- **TEXT SEGMENT**:

━━━━━━

The "asp7.csv" file contains one column for each dihedral and one row for each frame of the trajectory. Additionally, the last column contains a cluster_id from a gromos clustering which we can later use for comparison. We can load this data using numpy.loadtxt:

In [None]:
csv_path = "asp7.csv"
data = np.loadtxt(csv_path, skiprows=1, delimiter=",")
dihedrals = data[:, :-1]
cluster_ids = data[:, -1]

Similarly to the previous example, we need to set some parameters. In contrast to the Cube example we now have periodic input data. The dihedral angles are in radians with a 2pi periodicity. We also set some further parameters but don't bother for now. 

In [None]:
parameters = em.Parameters()
parameters.main_path = em.misc.run_path("runs/asp7")
parameters.n_steps = 10
parameters.dist_sig_parameters = (4.5, 12, 6, 1, 2, 6)
parameters.periodicity = 2*pi
parameters.l2_reg_constant = 10.0
parameters.summary_step = max(1, parameters.n_steps/100)

%matplotlib notebook
em.plot.distance_histogram(dihedrals[::10], 
                           parameters.periodicity, 
                           parameters.dist_sig_parameters,
                           bins=50)

Next we can run the dimensionality reduction:

In [None]:
e_map = em.EncoderMap(parameters, dihedrals)
e_map.train()

project all dihedrals to the low-dimensional space...

━━━━━━

- **STORED DATA**:
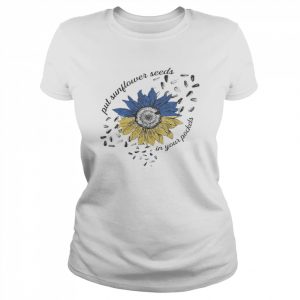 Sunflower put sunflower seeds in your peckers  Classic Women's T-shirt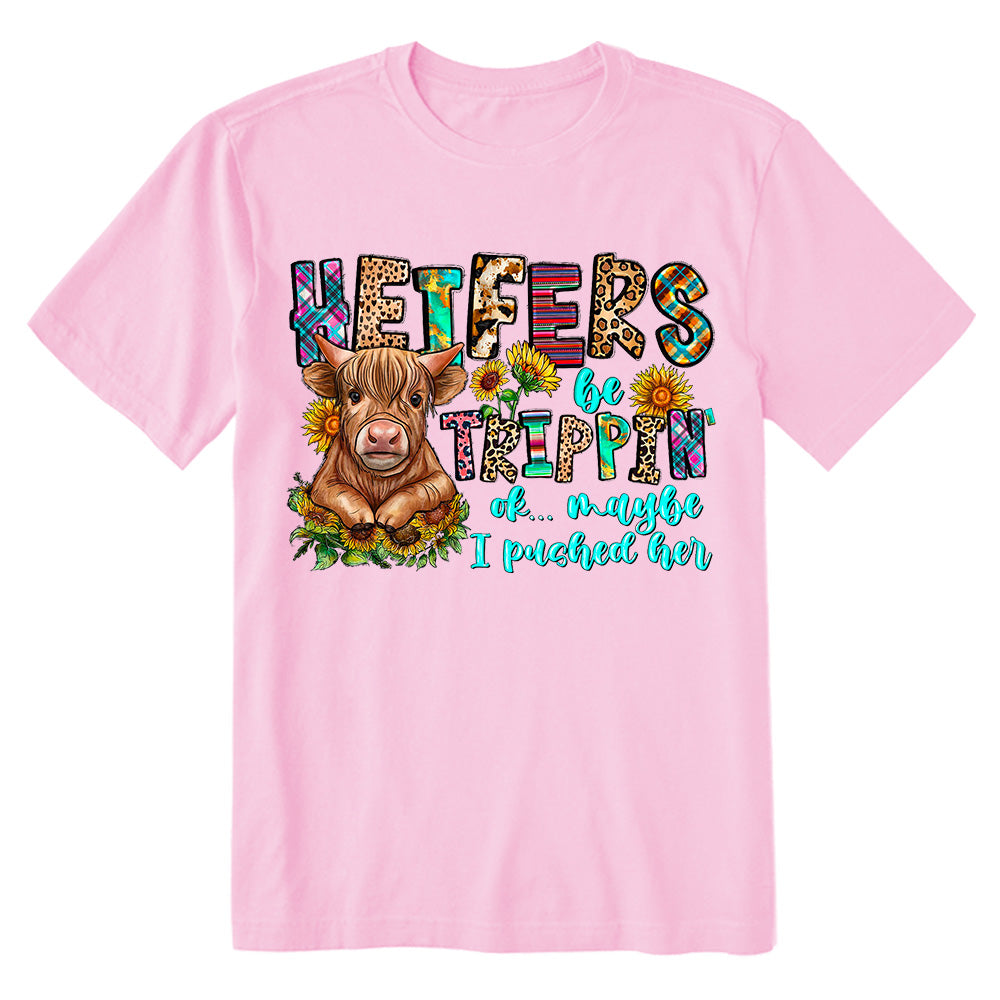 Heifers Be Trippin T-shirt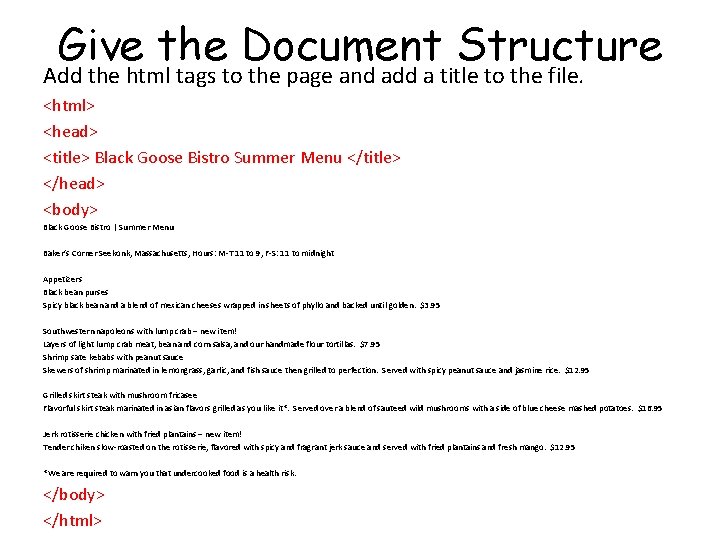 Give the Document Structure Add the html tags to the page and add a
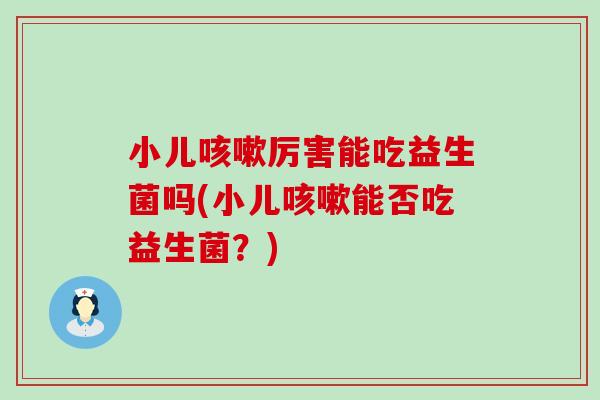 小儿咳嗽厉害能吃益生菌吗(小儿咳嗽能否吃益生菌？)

━━━━━━

- **INSTRUCTION**: Please continue the EncoderMap tutorial on the asp7 dihedral angles, starting right after its last line.

- **ANSWER SECTION**:
In [None]:
low_d_projection = e_map.encode(dihedrals)

 and plot the result:

In [None]:
%matplotlib notebook
fig, axe = plt.subplots()
axe.plot(low_d_projection[:, 0], low_d_projection[:, 1], linestyle="", marker=".",
         markersize=5, color="0.7", alpha=0.1)
for i in range(9):
    mask = cluster_ids == i + 1
    axe.plot(low_d_projection[:, 0][mask], low_d_projection[:, 1][mask], label=str(i),
             linestyle="", marker=".", markersize=5, alpha=0.3)
legend = axe.legend()
for lh in legend.legendHandles:
    lh._legmarker.set_alpha(1)

In the above map points from different clusters (different colors) should be well separated. However, if you didn't change the parameters, they are probably not. Some of our parameter settings appear to be unsuitable. Let's see how we can find out what goes wrong.

### Visualize Learning with TensorBoard

TensorBoard is a visualization tool from the machine learning library TensorFlow which is used by the EncoderMap package. During the dimensionality reduction step, when the neural network autoencoder is trained, several readings are saved in a TensorBoard format. All output files are saved to the path defined in `parameters.main_path`. Navigate to this location in a shell and start TensorBoard. 

In case you run this tutorial in the provided Docker container you can open a new console inside the container by typing the following command in a new system shell.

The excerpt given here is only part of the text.